Copy, word for word, the lines below from the one containing "Posters:Horror, The Blob/Dinosaurus/The" up to and including the one containing "Парма 105 Цвет", with pictures left out.

Records supplied -
--- START ---

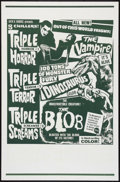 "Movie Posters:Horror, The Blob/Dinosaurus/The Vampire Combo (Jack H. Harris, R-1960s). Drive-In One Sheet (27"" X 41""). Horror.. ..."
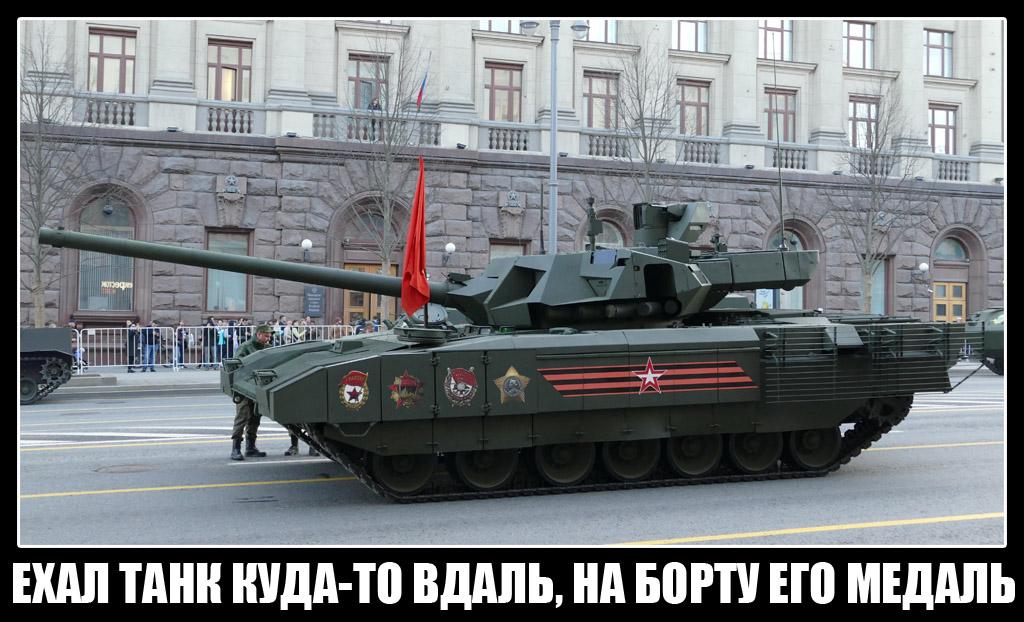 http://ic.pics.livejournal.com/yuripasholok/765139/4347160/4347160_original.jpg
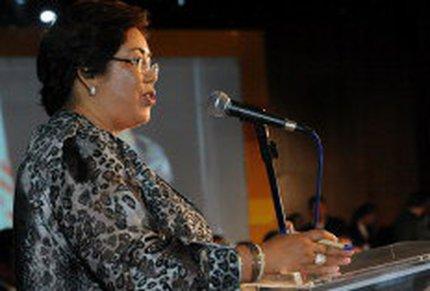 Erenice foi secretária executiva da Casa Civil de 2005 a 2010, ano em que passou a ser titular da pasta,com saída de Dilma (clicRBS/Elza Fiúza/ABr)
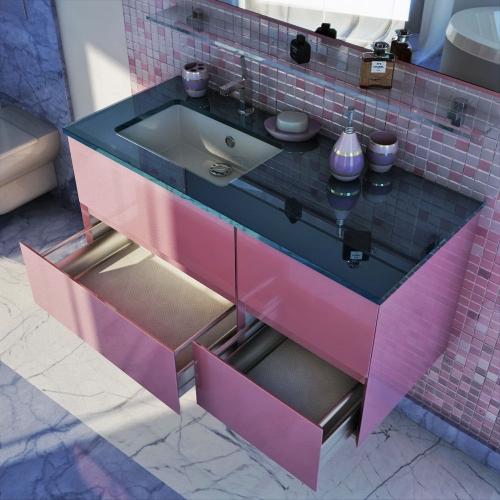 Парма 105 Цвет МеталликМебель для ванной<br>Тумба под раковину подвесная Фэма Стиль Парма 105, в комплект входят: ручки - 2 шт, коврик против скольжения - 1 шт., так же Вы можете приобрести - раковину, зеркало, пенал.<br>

--- END ---
--- START ---

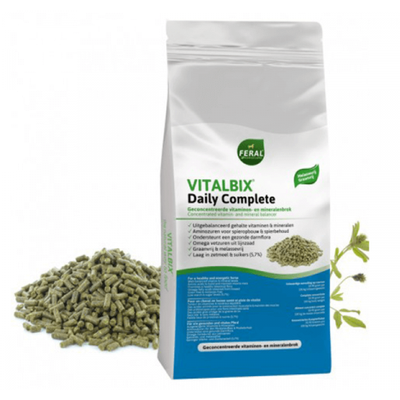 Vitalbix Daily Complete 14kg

--- END ---

Task answer -
 "Movie Posters:Horror, The Blob/Dinosaurus/The Vampire Combo (Jack H. Harris, R-1960s). Drive-In One Sheet (27"" X 41""). Horror.. ..."
 http://ic.pics.livejournal.com/yuripasholok/765139/4347160/4347160_original.jpg
 Erenice foi secretária executiva da Casa Civil de 2005 a 2010, ano em que passou a ser titular da pasta,com saída de Dilma (clicRBS/Elza Fiúza/ABr)
 Парма 105 Цвет МеталликМебель для ванной<br>Тумба под раковину подвесная Фэма Стиль Парма 105, в комплект входят: ручки - 2 шт, коврик против скольжения - 1 шт., так же Вы можете приобрести - раковину, зеркало, пенал.<br>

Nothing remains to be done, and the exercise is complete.